Work to complete:
Word for word, transcribe the lines from the one containing "When comparing palm" through the end of the entries, both included, and nothing else.

(Records from a data source)
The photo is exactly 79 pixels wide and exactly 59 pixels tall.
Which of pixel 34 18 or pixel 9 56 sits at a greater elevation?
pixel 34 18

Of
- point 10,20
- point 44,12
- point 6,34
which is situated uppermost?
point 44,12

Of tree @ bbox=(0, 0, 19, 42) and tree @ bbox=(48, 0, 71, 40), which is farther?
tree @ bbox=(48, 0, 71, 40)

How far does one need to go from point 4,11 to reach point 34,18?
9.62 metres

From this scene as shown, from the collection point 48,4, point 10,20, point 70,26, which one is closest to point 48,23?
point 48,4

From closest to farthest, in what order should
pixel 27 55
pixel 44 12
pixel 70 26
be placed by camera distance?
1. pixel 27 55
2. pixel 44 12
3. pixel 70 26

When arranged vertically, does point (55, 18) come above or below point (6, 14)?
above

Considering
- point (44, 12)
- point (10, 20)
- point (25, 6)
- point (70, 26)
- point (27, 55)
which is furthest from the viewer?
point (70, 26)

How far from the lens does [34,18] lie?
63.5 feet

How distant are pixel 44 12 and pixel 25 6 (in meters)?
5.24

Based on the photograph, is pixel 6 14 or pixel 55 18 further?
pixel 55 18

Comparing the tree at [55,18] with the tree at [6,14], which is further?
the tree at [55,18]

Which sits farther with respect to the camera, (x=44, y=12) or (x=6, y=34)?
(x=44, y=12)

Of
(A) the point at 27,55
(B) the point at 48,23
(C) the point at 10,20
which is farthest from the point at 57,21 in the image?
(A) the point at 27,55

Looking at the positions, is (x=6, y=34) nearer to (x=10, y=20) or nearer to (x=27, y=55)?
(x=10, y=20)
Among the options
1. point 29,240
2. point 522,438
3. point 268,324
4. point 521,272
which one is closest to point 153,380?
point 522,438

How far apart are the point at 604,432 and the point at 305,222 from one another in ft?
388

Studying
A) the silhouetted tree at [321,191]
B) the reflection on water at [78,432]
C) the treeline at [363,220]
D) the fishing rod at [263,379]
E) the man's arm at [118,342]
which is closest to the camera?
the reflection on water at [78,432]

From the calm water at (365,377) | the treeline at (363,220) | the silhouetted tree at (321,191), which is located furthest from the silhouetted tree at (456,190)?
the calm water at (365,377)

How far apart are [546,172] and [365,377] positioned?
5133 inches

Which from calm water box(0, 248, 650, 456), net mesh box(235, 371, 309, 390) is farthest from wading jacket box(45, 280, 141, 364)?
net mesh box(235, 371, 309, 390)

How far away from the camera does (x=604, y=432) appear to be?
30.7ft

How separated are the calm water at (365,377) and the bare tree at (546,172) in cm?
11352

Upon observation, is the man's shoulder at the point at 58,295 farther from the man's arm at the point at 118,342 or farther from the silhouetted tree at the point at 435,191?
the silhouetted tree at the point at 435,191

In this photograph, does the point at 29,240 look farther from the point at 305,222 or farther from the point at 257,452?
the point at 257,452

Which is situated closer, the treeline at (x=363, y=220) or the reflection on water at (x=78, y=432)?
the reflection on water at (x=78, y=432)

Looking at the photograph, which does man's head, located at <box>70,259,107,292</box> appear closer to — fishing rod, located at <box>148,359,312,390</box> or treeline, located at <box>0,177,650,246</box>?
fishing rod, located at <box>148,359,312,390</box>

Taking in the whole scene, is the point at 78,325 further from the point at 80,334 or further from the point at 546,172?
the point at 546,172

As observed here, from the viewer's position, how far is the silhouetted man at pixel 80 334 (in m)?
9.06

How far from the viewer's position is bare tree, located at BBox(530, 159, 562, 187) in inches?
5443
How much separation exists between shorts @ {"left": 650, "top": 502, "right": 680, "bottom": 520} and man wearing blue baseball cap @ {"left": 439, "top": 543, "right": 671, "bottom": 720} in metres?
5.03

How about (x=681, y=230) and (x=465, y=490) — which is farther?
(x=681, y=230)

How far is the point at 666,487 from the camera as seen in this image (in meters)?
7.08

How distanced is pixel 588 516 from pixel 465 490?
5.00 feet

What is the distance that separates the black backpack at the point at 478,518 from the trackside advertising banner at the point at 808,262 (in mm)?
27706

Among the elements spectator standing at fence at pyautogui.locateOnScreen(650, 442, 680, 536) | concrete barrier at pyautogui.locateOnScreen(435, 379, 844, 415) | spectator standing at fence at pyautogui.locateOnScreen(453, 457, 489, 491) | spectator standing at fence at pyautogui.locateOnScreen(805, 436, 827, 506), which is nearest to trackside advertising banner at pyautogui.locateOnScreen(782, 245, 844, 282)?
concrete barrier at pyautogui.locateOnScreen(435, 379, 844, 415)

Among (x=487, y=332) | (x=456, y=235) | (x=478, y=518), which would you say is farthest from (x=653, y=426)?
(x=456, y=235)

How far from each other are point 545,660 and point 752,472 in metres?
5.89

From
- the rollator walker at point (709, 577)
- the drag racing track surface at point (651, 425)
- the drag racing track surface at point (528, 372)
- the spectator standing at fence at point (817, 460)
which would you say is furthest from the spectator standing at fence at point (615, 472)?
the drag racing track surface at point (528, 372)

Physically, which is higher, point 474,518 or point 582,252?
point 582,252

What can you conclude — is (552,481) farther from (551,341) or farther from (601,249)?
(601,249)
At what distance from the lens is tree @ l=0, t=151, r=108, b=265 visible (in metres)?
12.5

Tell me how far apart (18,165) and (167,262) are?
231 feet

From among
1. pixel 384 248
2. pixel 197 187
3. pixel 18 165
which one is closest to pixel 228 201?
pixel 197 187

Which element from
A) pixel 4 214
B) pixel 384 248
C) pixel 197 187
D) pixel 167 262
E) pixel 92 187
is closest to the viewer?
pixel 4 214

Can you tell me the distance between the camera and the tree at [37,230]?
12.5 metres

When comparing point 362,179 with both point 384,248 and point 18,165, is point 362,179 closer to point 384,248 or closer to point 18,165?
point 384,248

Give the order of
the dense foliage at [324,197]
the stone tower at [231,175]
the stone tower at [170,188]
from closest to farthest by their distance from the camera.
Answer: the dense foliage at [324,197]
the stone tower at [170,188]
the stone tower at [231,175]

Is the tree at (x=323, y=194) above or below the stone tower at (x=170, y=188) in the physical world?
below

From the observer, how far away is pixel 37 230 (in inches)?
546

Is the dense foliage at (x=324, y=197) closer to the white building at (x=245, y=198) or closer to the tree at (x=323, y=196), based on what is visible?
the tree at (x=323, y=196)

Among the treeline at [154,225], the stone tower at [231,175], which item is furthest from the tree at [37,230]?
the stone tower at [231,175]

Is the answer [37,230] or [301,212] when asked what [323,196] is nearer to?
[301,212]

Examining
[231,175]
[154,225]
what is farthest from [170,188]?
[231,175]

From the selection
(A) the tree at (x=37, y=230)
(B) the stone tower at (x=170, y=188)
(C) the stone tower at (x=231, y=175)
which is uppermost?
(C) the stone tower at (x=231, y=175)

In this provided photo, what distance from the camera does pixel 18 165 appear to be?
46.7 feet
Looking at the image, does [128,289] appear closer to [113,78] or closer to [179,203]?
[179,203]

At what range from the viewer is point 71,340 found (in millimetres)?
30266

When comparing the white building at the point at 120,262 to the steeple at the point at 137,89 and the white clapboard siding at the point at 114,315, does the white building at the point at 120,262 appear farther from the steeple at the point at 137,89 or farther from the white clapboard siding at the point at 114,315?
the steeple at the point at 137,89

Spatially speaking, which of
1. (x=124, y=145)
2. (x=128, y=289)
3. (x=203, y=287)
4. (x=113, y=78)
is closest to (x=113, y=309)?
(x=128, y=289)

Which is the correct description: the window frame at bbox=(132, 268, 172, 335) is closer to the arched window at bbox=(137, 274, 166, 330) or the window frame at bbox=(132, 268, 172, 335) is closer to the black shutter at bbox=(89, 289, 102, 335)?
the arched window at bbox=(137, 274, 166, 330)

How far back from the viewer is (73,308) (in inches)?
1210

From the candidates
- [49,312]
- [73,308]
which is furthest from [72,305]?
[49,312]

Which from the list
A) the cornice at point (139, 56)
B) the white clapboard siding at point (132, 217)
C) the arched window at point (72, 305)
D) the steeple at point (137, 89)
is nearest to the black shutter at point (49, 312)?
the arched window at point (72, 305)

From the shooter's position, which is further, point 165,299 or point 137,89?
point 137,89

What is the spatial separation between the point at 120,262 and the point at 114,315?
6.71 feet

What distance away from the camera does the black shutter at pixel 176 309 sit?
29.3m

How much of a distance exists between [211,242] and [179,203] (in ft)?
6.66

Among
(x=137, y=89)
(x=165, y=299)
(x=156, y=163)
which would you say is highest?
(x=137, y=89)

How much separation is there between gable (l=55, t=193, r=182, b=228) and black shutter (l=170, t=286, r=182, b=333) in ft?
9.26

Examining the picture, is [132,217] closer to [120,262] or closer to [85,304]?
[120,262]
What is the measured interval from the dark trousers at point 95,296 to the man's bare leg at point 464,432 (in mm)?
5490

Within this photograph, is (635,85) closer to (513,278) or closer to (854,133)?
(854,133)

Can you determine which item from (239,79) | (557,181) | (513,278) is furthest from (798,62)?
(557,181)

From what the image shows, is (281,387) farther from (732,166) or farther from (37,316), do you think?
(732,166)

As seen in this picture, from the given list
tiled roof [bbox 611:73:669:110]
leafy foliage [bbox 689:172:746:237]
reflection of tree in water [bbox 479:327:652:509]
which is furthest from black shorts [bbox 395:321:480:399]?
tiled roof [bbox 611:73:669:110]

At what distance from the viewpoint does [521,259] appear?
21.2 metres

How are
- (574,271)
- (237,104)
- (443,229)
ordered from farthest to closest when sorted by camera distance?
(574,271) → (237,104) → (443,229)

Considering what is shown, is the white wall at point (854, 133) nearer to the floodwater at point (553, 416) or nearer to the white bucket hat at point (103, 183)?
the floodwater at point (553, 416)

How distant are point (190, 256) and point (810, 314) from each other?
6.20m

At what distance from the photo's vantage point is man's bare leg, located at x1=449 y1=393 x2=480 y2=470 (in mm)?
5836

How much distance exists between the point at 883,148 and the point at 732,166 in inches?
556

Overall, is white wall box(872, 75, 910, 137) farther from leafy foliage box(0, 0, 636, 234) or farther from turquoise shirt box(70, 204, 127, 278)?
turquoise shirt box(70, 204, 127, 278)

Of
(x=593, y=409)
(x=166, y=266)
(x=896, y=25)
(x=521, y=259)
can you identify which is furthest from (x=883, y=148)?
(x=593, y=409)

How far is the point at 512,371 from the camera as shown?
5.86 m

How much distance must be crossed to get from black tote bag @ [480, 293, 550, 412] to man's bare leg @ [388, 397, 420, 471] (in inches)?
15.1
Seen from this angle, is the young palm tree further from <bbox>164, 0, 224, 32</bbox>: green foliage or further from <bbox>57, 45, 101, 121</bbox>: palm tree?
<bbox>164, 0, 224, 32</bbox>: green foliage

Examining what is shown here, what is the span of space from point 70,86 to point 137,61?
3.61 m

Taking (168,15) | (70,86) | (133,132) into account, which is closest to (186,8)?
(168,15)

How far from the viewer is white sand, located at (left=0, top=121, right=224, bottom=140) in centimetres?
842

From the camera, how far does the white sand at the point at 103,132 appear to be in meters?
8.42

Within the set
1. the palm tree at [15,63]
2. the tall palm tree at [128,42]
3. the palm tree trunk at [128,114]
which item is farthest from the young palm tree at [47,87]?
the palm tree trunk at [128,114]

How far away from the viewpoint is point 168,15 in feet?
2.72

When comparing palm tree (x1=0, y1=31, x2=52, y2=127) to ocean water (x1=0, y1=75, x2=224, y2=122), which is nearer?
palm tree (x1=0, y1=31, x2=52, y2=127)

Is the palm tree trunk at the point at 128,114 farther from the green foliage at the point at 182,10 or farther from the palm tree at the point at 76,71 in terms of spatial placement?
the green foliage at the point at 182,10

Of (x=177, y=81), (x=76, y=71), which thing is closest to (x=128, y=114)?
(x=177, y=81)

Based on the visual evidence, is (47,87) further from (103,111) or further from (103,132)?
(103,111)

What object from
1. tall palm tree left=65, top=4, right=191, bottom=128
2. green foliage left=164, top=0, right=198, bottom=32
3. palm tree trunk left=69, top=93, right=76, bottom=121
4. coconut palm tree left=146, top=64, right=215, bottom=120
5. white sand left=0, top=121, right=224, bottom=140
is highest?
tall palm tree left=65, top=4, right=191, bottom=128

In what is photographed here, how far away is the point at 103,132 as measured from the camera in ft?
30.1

Solution to the problem:
When comparing palm tree (x1=0, y1=31, x2=52, y2=127) to ocean water (x1=0, y1=75, x2=224, y2=122), which is nearer?
palm tree (x1=0, y1=31, x2=52, y2=127)

Is the palm tree trunk at the point at 128,114 farther from the green foliage at the point at 182,10 or farther from the palm tree at the point at 76,71 in terms of spatial placement?
the green foliage at the point at 182,10

Of (x=177, y=81), (x=76, y=71), which thing is closest to (x=128, y=114)?
(x=177, y=81)

Based on the visual evidence, is (47,87) further from (103,111) or further from (103,132)?
(103,111)

What object from
1. tall palm tree left=65, top=4, right=191, bottom=128
2. green foliage left=164, top=0, right=198, bottom=32
3. palm tree trunk left=69, top=93, right=76, bottom=121
4. coconut palm tree left=146, top=64, right=215, bottom=120
5. white sand left=0, top=121, right=224, bottom=140
is highest?
tall palm tree left=65, top=4, right=191, bottom=128

In what is photographed here, how far away is the point at 103,132 as measured from the camera in ft?
30.1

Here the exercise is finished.